Strange behaviour with more kernels


I tried to put 2 kernels into one file and declaread at the top:

shared float4 smem1[512];
shared float4 smem2[512];

and then

global func1() {
… // something with smem1

global func2() {
… // something with smem2

I got some weird results back from func1 (although func2 was never executed).

I tried to comment func2 and smem2 out and then func1 worked properly. I tried to figure out what caused the problem but after commenting in func2 and smem2 it still worked and I don’t have any idea what caused the problem.

Any ideas?


It is a memory problem “both arrays are starting in the same memory address!!”
See Variable Type Qualifiers (shared) section on pages 19,20 in the CUDA_Programming_Guide_0.8.pdf for details about how to define arrays in shared memory without having this problem.


Yes, but this shouldn’t affect anything because the kernels don’t run concurrently at the same time.

Or did I miss something?

This is not correct. Please read section carefully again. Shared arrays with specified dimension are always disjoint. You only need to calculate offsets for extern shared arrays (where the size is specified on kernel invocation).

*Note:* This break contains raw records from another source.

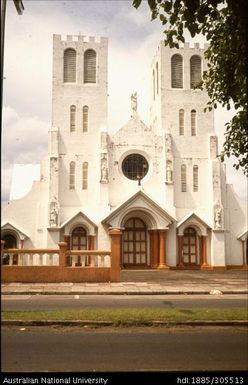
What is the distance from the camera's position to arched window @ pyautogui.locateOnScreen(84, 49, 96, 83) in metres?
36.1

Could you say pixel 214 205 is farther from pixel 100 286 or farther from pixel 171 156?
pixel 100 286

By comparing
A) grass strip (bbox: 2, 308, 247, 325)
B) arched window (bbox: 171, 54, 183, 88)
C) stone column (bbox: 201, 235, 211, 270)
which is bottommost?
grass strip (bbox: 2, 308, 247, 325)

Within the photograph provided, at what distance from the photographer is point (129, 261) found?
3353cm

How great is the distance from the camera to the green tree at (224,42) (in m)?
7.75

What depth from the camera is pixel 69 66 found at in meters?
35.9

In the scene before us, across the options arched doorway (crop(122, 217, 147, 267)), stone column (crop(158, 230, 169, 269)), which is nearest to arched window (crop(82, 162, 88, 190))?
arched doorway (crop(122, 217, 147, 267))

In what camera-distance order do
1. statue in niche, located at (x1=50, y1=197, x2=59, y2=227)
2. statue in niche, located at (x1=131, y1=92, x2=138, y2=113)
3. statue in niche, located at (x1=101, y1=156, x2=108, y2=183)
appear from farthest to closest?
statue in niche, located at (x1=131, y1=92, x2=138, y2=113), statue in niche, located at (x1=101, y1=156, x2=108, y2=183), statue in niche, located at (x1=50, y1=197, x2=59, y2=227)

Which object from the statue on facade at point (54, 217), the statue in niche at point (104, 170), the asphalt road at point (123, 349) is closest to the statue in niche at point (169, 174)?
the statue in niche at point (104, 170)

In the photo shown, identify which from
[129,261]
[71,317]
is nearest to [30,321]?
[71,317]

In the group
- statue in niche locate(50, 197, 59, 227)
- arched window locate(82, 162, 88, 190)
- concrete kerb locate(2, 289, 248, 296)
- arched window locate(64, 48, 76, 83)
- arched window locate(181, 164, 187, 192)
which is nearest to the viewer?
concrete kerb locate(2, 289, 248, 296)

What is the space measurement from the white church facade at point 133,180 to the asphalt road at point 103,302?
16.6m

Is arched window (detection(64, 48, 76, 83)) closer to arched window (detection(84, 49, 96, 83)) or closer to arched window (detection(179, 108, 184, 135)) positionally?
arched window (detection(84, 49, 96, 83))

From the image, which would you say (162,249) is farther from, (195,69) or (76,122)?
(195,69)

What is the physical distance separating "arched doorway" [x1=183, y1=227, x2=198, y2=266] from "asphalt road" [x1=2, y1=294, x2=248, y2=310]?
1753 cm
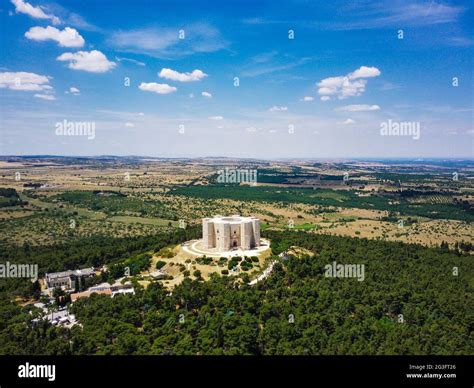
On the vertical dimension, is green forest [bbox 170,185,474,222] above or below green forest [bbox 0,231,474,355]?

I don’t know, what you say is correct, but may be there is a memory initialization or something like that the runs in parallel with the kernel and corrupts your calculations!

let’s try at first to do the correct allocation and if the problem still there, then we think!!

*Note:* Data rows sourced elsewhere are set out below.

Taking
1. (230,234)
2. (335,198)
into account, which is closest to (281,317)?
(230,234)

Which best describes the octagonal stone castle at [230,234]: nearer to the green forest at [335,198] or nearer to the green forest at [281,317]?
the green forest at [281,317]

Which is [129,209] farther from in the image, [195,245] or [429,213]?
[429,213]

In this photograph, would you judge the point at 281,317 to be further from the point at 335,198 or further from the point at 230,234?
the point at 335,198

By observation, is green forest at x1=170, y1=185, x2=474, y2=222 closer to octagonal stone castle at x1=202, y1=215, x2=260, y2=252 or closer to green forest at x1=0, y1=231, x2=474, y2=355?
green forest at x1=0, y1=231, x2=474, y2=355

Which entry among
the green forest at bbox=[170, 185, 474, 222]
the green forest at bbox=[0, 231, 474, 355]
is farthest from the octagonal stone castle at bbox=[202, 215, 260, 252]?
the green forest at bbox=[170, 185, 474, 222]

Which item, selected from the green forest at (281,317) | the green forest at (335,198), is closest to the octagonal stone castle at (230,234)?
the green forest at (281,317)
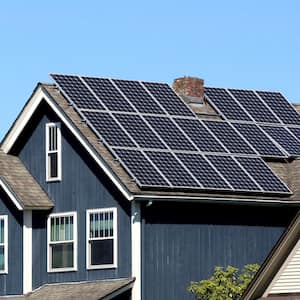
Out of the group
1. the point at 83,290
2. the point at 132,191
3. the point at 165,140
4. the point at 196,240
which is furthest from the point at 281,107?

Sorry, I didn’t notice that our case is static allocation!!

I tried the example with 2 statically allocated arrays and 2 kernels, and I called only one kernel… everything was OK and no data corruption happened!!!

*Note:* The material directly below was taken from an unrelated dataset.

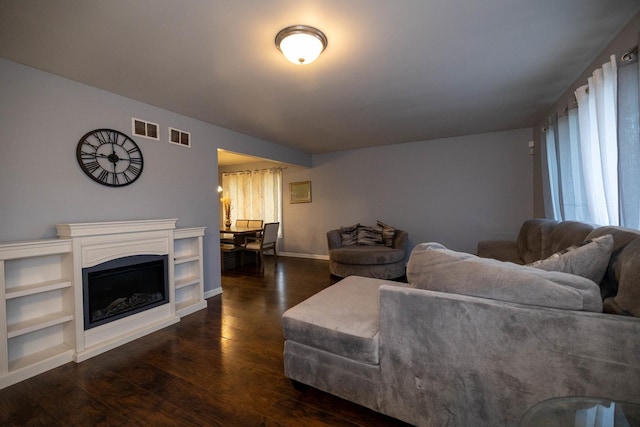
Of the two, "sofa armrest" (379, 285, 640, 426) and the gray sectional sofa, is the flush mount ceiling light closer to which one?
the gray sectional sofa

please check your main program, sure there is something wrong in your code!!

I finally got the problem … perhaps a CUDA bug?

The declaration at the top was wrong … this works perfectly:
shared char array[512*sizeof(float4)]

global func1 {
float4* ptr = (float4*) array;
… //something with ptr

global func2 {
float4* ptr = (float4*) array;
… //something with ptr

Why does this work and my first attempt not?